South Boston Online writer Rick Winterson is a member of the Medicine Wheel board.

Back in 1991, the basic aim/goal/mission/philosophy/whatever of Medicine Wheel Productions occurred to Michael Dowling, Medicine Wheel’s founder, artistic director, and artist in his own right. Stated simply, Michael realized the connection between the community and its art. Medicine Wheel’s basic idea is stated in the clause, “Building Community Through Art.”

Well, 2016 equals 1991 plus 25 years. Medicine Wheel Production is celebrating its silver anniversary this year. Big plans and great celebrations will make this a memorable anniversary year.
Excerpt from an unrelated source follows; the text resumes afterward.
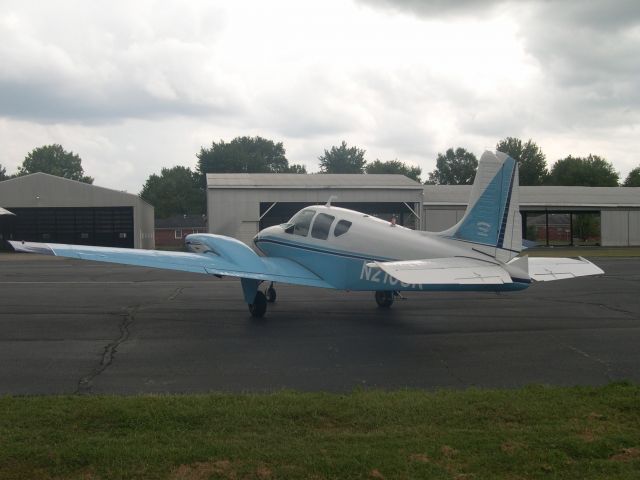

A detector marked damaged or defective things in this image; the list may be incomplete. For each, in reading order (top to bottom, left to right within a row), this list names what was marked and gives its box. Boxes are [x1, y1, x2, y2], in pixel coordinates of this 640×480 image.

crack in asphalt [76, 306, 139, 396]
There are a number of events planned, but three stand out in particular. The first is a Medicine Wheel fundraiser called “Turning the Wheel” on Thursday, June 16, as spring comes to an end.  Then, late in August, the “I Have a Dream” observance takes place. On Dec. 1, Medicine Wheel Productions will hold its annual World AIDS Day Remembrance. (Look here for the announcements about these three, as well as the many other Medicine Wheel activities during 2016.) Mark McGonagle, chair of the Medicine Wheel board, has organized a hard-working board of community-spirited people, who are determined to make Medicine Wheel’s 25th year one to remember.
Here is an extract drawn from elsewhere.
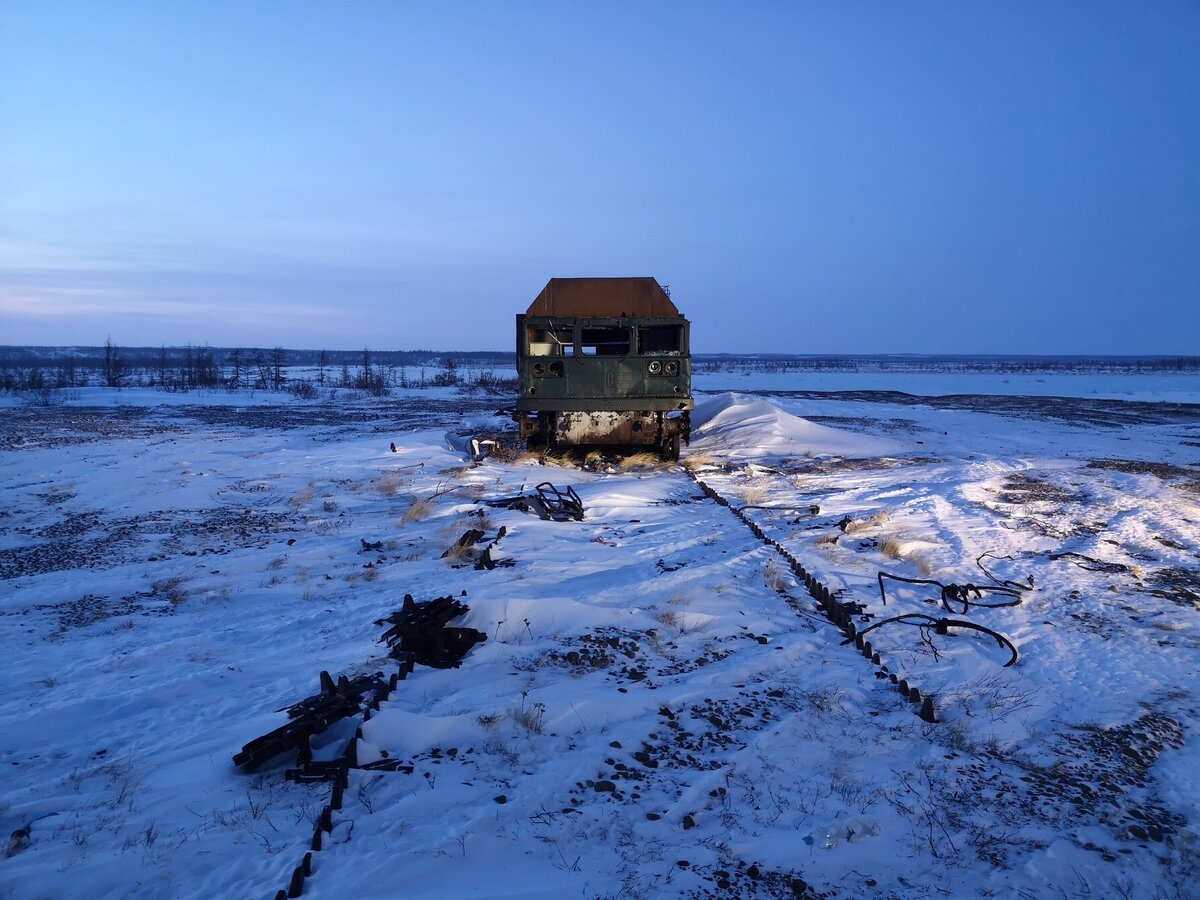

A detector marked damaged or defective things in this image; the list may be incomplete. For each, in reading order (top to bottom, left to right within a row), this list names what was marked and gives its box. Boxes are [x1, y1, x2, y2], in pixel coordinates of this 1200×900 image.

rusty metal roof [528, 277, 686, 319]
rusted metal panel [528, 280, 686, 319]
abandoned tracked vehicle [513, 278, 696, 460]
Ralph Waldo Emerson once said, “Any great institution is the lengthened shadow of one man.” That could be said of Michael Dowling and Medicine Wheel Productions. Four hundred years ago, Christopher Wren, the famous British architect, was sarcastically asked, “But where are the monuments built in your honor?” He replied, “If you would see my monuments, just look around you.” Wren was of course referring to the magnificent buildings in London he had designed and built.

Please take a look at the photos accompanying this article. In a small way, they reflect what Michael Dowling has accomplished in and around South Boston. They show current Medicine Wheel events, backed up with years of work by Michael and the folks at Medicine Wheel Productions. Drop in at the Medicine Wheel studio at 110 K St., sometime. Recently, they held a “Hand in Hand” event, where Boston police officers bond with young Medicine Wheel members by casting their hands together in plaster. Look for those hands, an example of “building community through art.”

Visit the current exhibition at Medicine Wheel’s Spoke Gallery, entitled “On the Line” by Curator Kathy Bitetti. It brings Dorchester artists to Spoke Gallery, one of the busiest small galleries in South Boston’s burgeoning fine arts scene, another example of “building community through art.”

Put on your boots and warm coat. Then take a walk up to No Man’s Land behind South Boston’s Excel High School on the east end of Thomas Park, where a gate through to the Dorchester Heights Monument has just been cut. Twenty years ago, Michael and a group of young users began creating a park from the overgrown crescent of ground called “No Man’s Land,” to commemorate the rash of teen suicides in the mid-90s. It’s now a beautiful small park, where the engraved brick road goes ever on – especially when the leaves come out in spring, and is another way the organization is “building community through art.”